Wenn auf rechtsextremen Demonstrationen Menschen mit ihren Kindern auflaufen, ist das folgerichtig: Auch die Neonazis werden älter und gründen Familien. War dies früher oft ein Moment des Ausstiegs, gibt es heute genug Paare, in denen beide Partner zur rechtsextremen Szene gehören und die ihre Kinder entsprechend erziehen. Sie können sich in der Szene geborgen fühlen: Die „Familie“ ist ein wichtiger Teil rechtsextremer Ideologie – und ein Thema, in der die NPD gute Möglichkeiten zum Anschluss an die Mitte der Gesellschaft sieht.
Von Simone Rafael
Kinder sind ein Thema, dass die NPD gern instrumentalisiert. Gern laufen Demonstrationen unter Slogans wie „Kinder, Zukunft, NPD“, auf Flugblättern steht „Familien stärken. Soziale Absicherung garantieren. Familienfreundlichkeit durchsetzen.“ Innerhalb des Oberthemas gibt es zahlreiche Facetten, an denen sich die NPD, ihre Jugendverband „Junge Nationalisten“ (JN) oder ihre Frauenorganisation „Ring Nationaler Frauen“ (RNF) abarbeiten können. Engagement gegen Kinderarmut oder Kindesmissbrauch garantiert Zuspruch der Gesellschaft, auch mit dem Thema „Familienförderung“ versucht die Partei mit populistischen Thesen zu punkten.

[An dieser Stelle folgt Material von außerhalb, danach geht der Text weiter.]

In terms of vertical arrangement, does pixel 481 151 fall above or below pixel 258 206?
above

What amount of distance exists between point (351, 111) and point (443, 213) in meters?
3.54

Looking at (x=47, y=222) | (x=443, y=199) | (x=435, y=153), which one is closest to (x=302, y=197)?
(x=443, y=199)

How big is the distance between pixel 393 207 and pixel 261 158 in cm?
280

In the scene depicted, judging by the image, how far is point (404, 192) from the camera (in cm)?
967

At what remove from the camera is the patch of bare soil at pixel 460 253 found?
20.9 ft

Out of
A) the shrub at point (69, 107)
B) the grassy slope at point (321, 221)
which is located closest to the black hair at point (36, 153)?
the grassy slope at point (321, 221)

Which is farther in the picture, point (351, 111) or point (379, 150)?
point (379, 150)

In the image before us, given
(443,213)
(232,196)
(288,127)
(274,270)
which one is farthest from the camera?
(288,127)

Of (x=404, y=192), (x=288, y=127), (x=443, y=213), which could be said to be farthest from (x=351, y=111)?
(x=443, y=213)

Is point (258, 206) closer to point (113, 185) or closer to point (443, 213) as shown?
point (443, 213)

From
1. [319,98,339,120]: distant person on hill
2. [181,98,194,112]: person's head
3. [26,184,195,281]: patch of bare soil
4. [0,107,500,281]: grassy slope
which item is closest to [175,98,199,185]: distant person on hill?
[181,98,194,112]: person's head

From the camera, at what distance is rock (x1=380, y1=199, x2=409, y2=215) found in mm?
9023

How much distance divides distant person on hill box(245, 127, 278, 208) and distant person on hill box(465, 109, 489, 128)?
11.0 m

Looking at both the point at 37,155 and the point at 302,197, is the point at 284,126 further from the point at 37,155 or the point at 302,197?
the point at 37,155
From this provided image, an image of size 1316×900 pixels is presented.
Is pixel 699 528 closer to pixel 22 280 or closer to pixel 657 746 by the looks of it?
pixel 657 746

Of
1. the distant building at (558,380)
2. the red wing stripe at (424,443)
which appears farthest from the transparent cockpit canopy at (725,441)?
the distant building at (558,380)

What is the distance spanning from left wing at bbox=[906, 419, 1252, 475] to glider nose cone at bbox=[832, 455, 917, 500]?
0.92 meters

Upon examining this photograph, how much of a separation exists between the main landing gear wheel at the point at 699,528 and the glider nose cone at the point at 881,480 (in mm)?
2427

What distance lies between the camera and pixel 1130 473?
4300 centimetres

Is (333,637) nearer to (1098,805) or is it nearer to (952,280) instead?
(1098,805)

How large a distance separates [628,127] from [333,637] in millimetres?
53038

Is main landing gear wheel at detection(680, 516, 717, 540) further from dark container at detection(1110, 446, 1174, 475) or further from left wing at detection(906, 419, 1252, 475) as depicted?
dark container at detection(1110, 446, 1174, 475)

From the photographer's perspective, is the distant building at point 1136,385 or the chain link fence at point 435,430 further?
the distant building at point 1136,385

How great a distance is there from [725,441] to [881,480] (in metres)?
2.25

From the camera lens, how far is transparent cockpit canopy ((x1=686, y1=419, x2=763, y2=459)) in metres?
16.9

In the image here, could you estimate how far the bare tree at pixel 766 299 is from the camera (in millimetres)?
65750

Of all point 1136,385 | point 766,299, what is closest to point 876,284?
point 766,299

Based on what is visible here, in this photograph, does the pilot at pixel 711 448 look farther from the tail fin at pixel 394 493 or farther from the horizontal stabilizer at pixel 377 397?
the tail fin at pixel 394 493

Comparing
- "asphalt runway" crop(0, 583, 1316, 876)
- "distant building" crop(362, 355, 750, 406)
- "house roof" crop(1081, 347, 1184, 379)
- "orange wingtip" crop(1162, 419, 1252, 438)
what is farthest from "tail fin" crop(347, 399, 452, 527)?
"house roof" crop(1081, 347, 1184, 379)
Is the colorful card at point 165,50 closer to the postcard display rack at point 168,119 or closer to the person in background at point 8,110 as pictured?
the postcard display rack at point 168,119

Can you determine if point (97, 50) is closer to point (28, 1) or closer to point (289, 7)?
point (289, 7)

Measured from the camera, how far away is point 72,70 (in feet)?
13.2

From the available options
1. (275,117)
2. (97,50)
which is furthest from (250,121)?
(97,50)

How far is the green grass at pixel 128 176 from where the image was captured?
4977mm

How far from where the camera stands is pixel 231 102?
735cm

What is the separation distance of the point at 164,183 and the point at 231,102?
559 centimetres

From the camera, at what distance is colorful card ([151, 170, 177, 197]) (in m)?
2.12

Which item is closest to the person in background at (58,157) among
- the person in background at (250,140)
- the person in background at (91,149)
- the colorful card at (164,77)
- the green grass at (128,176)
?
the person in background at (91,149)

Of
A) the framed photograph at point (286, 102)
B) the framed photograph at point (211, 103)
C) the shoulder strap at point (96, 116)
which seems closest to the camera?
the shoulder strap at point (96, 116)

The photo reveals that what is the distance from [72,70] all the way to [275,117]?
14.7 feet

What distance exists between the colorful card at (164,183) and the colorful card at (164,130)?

Im Familienthema ist Rassismus allgegenwärtig
Allerdings zeigen alle Veröffentlichungen der NPD zum Thema einen derart unverhohlenen Rassismus, dass dieser nicht zu verheimlichen ist. 500 Euro Kindergeld pro Kind fordert die NPD – allerdings nur für deutsche Kinder, dazu getrennte Schulklassen für Deutsche und Ausländer, zumindest bis diese ganz „rückgeführt“ seien (der "Harmlos"-Ausdruck der Rechtsextremen für Abschiebung), Ausbildungsplätze und Wohnungen zuerst für Deutsche, Kindergartenplatzgarantie für deutsche Kinder, und so geht es immer weiter. Auch aggressiver und abstruser Rassismus über die „Ausländerströme“ gehört etwa ins NPD-„Aktionsprogramm“, wo über ausländische Familien schwadroniert wird, die einen geringeren Lebensstandard gewöhnt seien und deshalb in der staatlichen Familienförderung einen Anreiz sehen würden, besonders viele Kinder zu bekommen. Derzeit geistern die „Samenkanonen türkischer Männer“ durch die Presse, deren Schreckensbild Udo Pastörs, NPD-Fraktionsvorsitzender in Mecklenburg-Vorpommern, jüngst beim politischen Aschermittwoch in Saarbrücken beschwor.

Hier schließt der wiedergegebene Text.